My analogy to an ice cube tray may explain the apparent higher noise levels.
An image sensor is covered with millions of of photosites. Drawing on the rainfall comparison, each photosite collects a volume of water. How much water gets collected depends upon the intensity of the rainfall, and how long rainfall was collected.
Suppose you want to measure the amount of water that was collected, so you pore it onto a scale to weigh it. But, a small volume of water remains behind in the cup, and gets “lost”. A larger cup will leave a similar volume of water behind, but that lost volume is a smaller percentage of the total volume of water collected in the cup.
It works almost the same way with photosites collecting light. There is a “noise floor” in the electronics. This is a point where a small amount of collected light cannot be differentiated from noise.

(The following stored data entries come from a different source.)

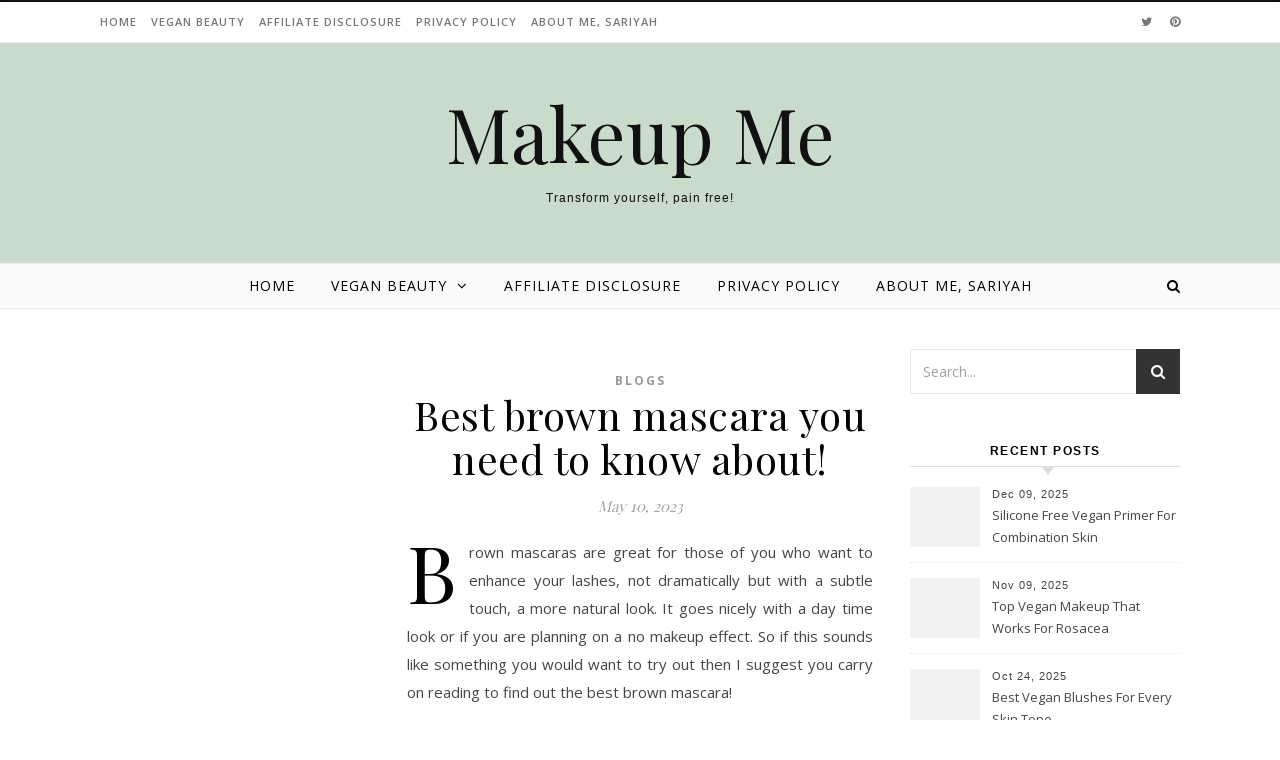

--- FILE ---
content_type: text/html; charset=utf-8
request_url: https://www.google.com/recaptcha/api2/aframe
body_size: 266
content:
<!DOCTYPE HTML><html><head><meta http-equiv="content-type" content="text/html; charset=UTF-8"></head><body><script nonce="eDgxofI1W-cYzo0X8W33Gw">/** Anti-fraud and anti-abuse applications only. See google.com/recaptcha */ try{var clients={'sodar':'https://pagead2.googlesyndication.com/pagead/sodar?'};window.addEventListener("message",function(a){try{if(a.source===window.parent){var b=JSON.parse(a.data);var c=clients[b['id']];if(c){var d=document.createElement('img');d.src=c+b['params']+'&rc='+(localStorage.getItem("rc::a")?sessionStorage.getItem("rc::b"):"");window.document.body.appendChild(d);sessionStorage.setItem("rc::e",parseInt(sessionStorage.getItem("rc::e")||0)+1);localStorage.setItem("rc::h",'1768673117343');}}}catch(b){}});window.parent.postMessage("_grecaptcha_ready", "*");}catch(b){}</script></body></html>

Suppose a small photosite can collect 1000 photons, but the first 100 are lost to noise. A larger photosite may collect 1500, or more, photons, but the same level of noise, the first 100 photons, are lost to noise. The larger photosites would have a higher signal-to-noise ratio than a smaller photosite.
Notice that I have not made any mention of the size of the image sensor, because the size of the sensor is irrelevant. What matters is the size of the photosites, the spacing between them, and the residual noise of the electronics.